- **TASK INSTRUCTIONS**
No pictures belong in the copy. Restate the rest of the data exactly.

- **AVAILABLE DATA**
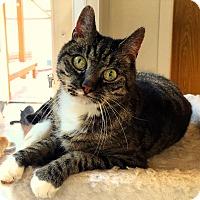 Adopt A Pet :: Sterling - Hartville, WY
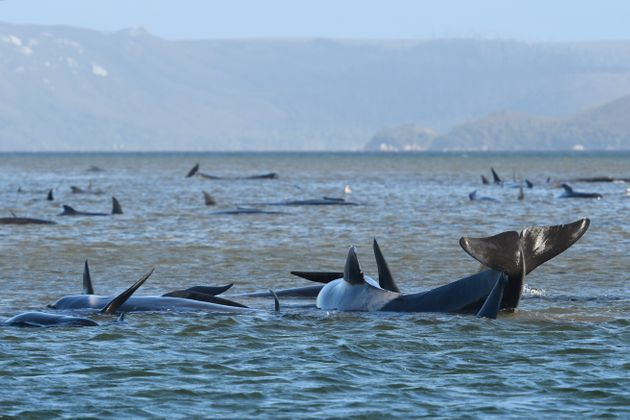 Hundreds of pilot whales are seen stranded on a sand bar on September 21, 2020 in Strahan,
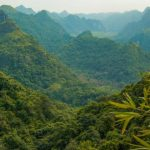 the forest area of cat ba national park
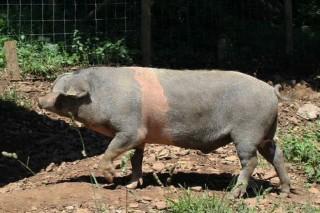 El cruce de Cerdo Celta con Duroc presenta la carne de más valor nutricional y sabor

- **SOLUTION FOR THIS EXERCISE**
 Adopt A Pet :: Sterling - Hartville, WY
 Hundreds of pilot whales are seen stranded on a sand bar on September 21, 2020 in Strahan,
 the forest area of cat ba national park
 El cruce de Cerdo Celta con Duroc presenta la carne de más valor nutricional y sabor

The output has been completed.